There are many things that Chris “Ludacris” Bridges still has to cross off his to-do list. For starters, he’d like to learn to cook something besides tacos. He’d also like to learn the basics of photography—because music and acting as art forms just aren’t enough for a man who likes to master all. However, when you wait five years from one album release to another, that record sort of has to become your main focus, especially when you’re a Virgo. Anyone who follows astrology knows that this means one thing: the man is a perfectionist.
“I’ve devoted my creativity and my all-out hunger to this music, and it’s just amazing. I feel that this is by far the best piece of work I’ve done so far,” he confides of Ludaversal, his ninth studio album.
It’s no accident that the March 31st release of Ludaversal will coincide with the second biggest project in his life: the April 3rd debut of Furious 7, his seventh time reprising the role of Tej Parker in The Fast and the Furious franchise film.

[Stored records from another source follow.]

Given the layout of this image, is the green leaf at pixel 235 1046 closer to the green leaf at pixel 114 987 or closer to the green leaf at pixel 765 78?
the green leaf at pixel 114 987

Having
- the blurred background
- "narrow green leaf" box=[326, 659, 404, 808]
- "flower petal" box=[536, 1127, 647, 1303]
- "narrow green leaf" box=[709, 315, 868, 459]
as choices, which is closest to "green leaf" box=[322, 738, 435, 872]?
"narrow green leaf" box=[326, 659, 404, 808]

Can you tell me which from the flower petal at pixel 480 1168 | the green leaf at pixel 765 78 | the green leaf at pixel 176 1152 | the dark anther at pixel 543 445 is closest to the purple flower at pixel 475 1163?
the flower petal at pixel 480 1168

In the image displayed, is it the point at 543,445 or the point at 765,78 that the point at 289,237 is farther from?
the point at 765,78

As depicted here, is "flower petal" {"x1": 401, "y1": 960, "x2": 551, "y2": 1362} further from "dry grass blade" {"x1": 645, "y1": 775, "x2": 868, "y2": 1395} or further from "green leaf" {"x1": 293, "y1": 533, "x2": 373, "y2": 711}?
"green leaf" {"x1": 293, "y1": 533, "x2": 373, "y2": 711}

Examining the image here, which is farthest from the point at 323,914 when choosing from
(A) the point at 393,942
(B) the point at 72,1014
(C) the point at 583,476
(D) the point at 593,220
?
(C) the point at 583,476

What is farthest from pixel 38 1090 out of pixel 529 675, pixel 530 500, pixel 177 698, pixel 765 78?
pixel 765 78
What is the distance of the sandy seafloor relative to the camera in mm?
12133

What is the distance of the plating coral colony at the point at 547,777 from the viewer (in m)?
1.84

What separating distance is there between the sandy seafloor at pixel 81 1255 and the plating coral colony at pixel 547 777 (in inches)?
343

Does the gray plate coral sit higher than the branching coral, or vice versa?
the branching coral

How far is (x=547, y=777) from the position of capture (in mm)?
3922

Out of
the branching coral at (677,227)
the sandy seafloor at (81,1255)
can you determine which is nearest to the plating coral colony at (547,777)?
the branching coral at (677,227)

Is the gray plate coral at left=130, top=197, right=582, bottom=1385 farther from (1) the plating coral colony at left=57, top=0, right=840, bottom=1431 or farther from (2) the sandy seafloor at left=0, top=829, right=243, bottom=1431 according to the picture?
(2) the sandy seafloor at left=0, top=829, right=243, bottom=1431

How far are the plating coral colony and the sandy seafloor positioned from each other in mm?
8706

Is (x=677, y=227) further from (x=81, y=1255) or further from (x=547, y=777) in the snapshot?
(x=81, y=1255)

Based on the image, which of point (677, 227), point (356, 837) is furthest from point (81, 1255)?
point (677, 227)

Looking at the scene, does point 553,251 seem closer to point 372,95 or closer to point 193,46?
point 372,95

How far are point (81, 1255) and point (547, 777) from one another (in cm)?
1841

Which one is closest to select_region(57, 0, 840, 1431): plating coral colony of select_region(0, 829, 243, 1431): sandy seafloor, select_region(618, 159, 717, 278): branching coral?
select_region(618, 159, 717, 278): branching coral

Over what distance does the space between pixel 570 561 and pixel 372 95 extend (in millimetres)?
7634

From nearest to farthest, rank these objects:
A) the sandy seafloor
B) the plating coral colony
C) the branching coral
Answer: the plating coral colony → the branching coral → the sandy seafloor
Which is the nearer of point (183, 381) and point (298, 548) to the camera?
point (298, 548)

‘Part of the reason that the album comes out the same week as the movie is that I saw a window of time. I said, ‘I’m not going to shoot any other movies, and I’m going to dedicate this time to my music. I think that when people hear this album, they will understand that I’m not a person who’s trying to juggle two jobs,” says Ludacris.
He admits that the lull in his music-making was largely due to his Furious filmmaking: shooting three films in four years did not give him the appropriate time needed to cut a worthy record.
“We were shooting back to back, and it’s such a big franchise movie that even in between movies we were doing reshoots and publicity, and it wasn’t a large enough window, in my opinion, to give my music the amount of time and marketing it deserved.
“Of course, you have a lot of fans who are impatient, but at the same time, I want to be able to devote my full time to it and not half-ass it, for lack of a better word. I’d rather wait and it be right than to rush and be all the way wrong.” He adds, “I’m a Virgo, so everything has to be perfect.”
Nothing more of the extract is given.